Right: Sapphire and Diamond necklace, Cartier, sapphires, diamonds, platinum
She was especially proud of the Blue Heart diamond, which had once belonged to Empress Eugenia, wife of Napoleon III. She considered it “the star” of her collection, and when it was put on exhibit at the Museum of Natural History, she was overheard saying, “My blue diamond is prettier than that other one”—the “other one” being the Hope diamond. Mrs. Post also encouraged her well-appointed friends to make donations, and is credited as a major force in the creation of that museum’s renowned National Gem Collection. (Jeffrey Post interview with AH, 7/26/17; Catalogue, 37, 45)
Mrs. Post’s 20th century jewelry is as dazzling as the historic pieces, and the exhibition focuses on how she built her collection by working with such influential jewelry designers as Cartier, Van Cleef & Arpels, Verdura, and Harry Winston. Cartier helped Mrs. Post launch her collection in the 1920s with the acquisition of the 21.04-carat “Maximilian emerald.” She purchased the gem from Cartier around 1928, and wore it in a ring when she was presented at the Court of St. James in 1929. Cartier remounted the emerald in a stunning Art Deco setting in 1949.

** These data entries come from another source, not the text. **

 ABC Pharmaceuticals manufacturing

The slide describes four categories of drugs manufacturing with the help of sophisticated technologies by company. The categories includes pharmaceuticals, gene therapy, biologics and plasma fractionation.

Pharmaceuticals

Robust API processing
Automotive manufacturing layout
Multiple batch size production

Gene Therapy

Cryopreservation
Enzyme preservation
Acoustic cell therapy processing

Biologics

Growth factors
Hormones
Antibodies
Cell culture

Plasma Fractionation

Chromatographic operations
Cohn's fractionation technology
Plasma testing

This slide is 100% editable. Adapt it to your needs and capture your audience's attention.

Spectacular also reveals a lighter side of Mrs. Post’s collecting: there is a delightful brooch designed by Raymond Yard in which a bunny carries a tray of drinks. He is totally covered in diamonds except for the rubies that fill the glasses on his tray and the bottle he carries; there is also a fine ruby stripe running down the side of his pants.
Right: Diamond Necklace (1965-66), Harry Winston, NY, Diamonds, platinum
Another small delight is a diamond, ruby, emerald, and platinum ballerina brooch from Van Cleef & Arpels (1942). It was a gift from Mrs. Post’s then-husband Joseph E. Davies and represents a famous 18th century Paris Opera ballerina. As the catalogue points out, New York City Ballet choreographer George Balanchine has credited Arpels for inspiring his renowned 1967 ballet Jewels, whose three sections are devoted to “Emeralds,” “Rubies,” and “Diamonds.” (Catalogue, 105)

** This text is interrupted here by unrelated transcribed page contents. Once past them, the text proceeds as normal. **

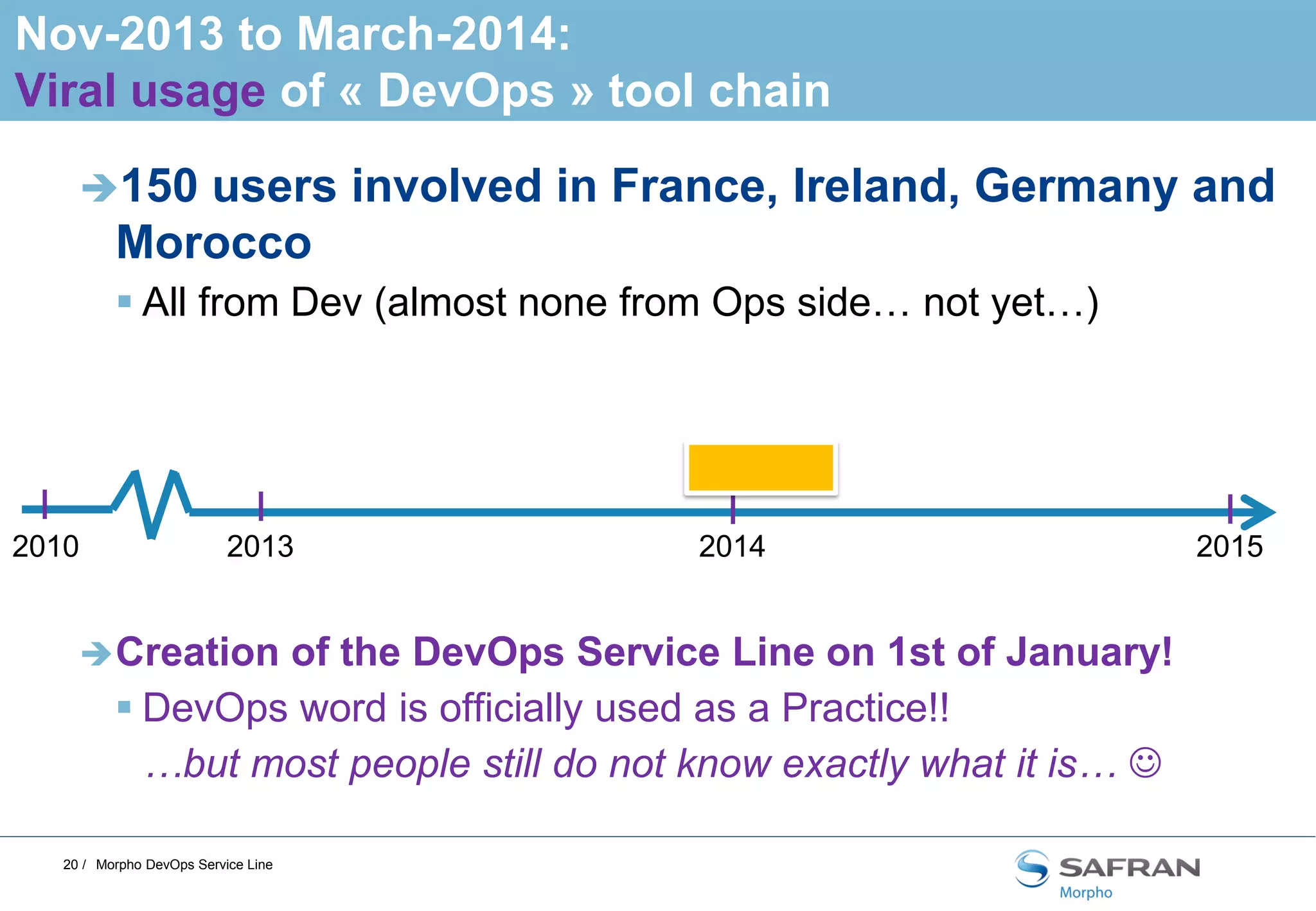 Nov-2013 to March-2014:
Viral usage of « DevOps » tool chain

→150 users involved in France, Ireland, Germany and Morocco

▪ All from Dev (almost none from Ops side… not yet…)

2010
2013
2014
2015

→Creation of the DevOps Service Line on 1st of January!

▪ DevOps word is officially used as a Practice!!

…but most people still do not know exactly what it is… ☺

20 / Morpho DevOps Service Line

SAFRAN
Morpho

Spectacular succeeds as an exhibition because it uses dazzling objects to tell a captivating story. The curator’s labels are unusually evocative, as when the George Headley pearl and moonstone necklace is described as a piece that “incorporates large and irregular baroque Burmese pearls with the icy glitter of diamonds and the soft coolness of moonstones.” (wall text)
Right: Diamond Engagement Ring, Harry Meyers.

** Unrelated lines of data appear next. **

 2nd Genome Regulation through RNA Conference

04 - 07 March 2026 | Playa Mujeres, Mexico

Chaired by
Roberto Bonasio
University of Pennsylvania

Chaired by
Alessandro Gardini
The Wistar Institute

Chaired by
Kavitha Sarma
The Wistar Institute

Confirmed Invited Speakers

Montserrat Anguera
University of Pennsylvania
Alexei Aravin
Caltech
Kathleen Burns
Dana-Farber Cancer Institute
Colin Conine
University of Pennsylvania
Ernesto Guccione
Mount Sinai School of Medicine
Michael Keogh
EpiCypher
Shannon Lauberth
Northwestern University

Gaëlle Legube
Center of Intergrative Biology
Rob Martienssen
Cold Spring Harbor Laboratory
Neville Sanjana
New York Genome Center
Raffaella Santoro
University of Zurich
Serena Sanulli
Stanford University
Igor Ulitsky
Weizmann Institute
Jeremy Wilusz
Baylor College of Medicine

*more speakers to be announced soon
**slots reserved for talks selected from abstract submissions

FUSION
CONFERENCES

Exhibition design plays a vital role in telling Spectacular’s story visually, and designer Lee Weaver worked closely with curator Liana Paredes to convey the essence of her ideas. He explored the “diamond district” in New York to see how jewels there were displayed and lighted, and was particularly impressed with a gray color used by Bergdorf’s. Weaver ultimately adapted shades of grays and blues for the exhibition, including the title wall’s “mysterious blue.” He also designed the lighting so that each jewel is encased in an individual light box and illuminated by fiber optics and pin-spotlighting that create a glow-from-within magic. (Lee Weaver interview with AH, 8/1/17)
Spectacular is the real thing: it deserves its title.
By Amy Henderson, Contributing Writer
Spectacular will be at Washington’ D.C.’s Hillwood Museum through January 1, 2018. Liana Paredes has written a full-color 200-page publication to accompany the exhibition, available online or at the Hillwood Museum Shop.
Thumbnail (top, right): ‘Marguerite’ Ruby and Diamond Brooch (detail), 1969. Van Cleef & Arpels, Paris. Rubies, diamonds, gold, platinum.
Amy Henderson is Historian Emerita of the National Portrait Gallery, and writes frequently on media and culture.